2: The memory block detections were false positives.
3: If you think you might not be clean, follow the guide iroc9555 posted a link to.

In the first image - They are JAVA Exploits and not viruses as such, but should still be dealt with as you have.

These JAVA exploit alerts are often a case of you are running an out of date JAVA version that is vulnerable to attack, you should ensure that you have the latest version.

“depending what Windows you are using in Documents and Settings or User or data program > Avast > Report > Quick or Complete Scan.txt.”

I still cannot find. I use windows XP.

The most recent avast scan just finished and is now showing a new virus threat that the last scan did not pick up on. ??? I am wondering why the prior scan did not get this? I also tried to delete, but now says it cannot find.

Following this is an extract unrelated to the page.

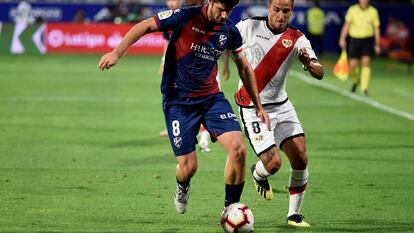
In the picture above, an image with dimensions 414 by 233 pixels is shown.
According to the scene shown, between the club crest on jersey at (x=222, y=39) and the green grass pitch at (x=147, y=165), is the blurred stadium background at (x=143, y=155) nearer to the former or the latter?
the green grass pitch at (x=147, y=165)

mbamswissarmy and mbam.exe belongs to malwarebytes…

are you doing a custom scan ? have you selected “scan memory” ?

You have to have enabled Generate report in your Scan settings.

“You have to have enabled Generate report in your Scan settings.”

I do have it checked, but cannot find where the log/report file is being saved on my c drive.

I do have custom scan set to the memory. I guess I should take that off then and all is well?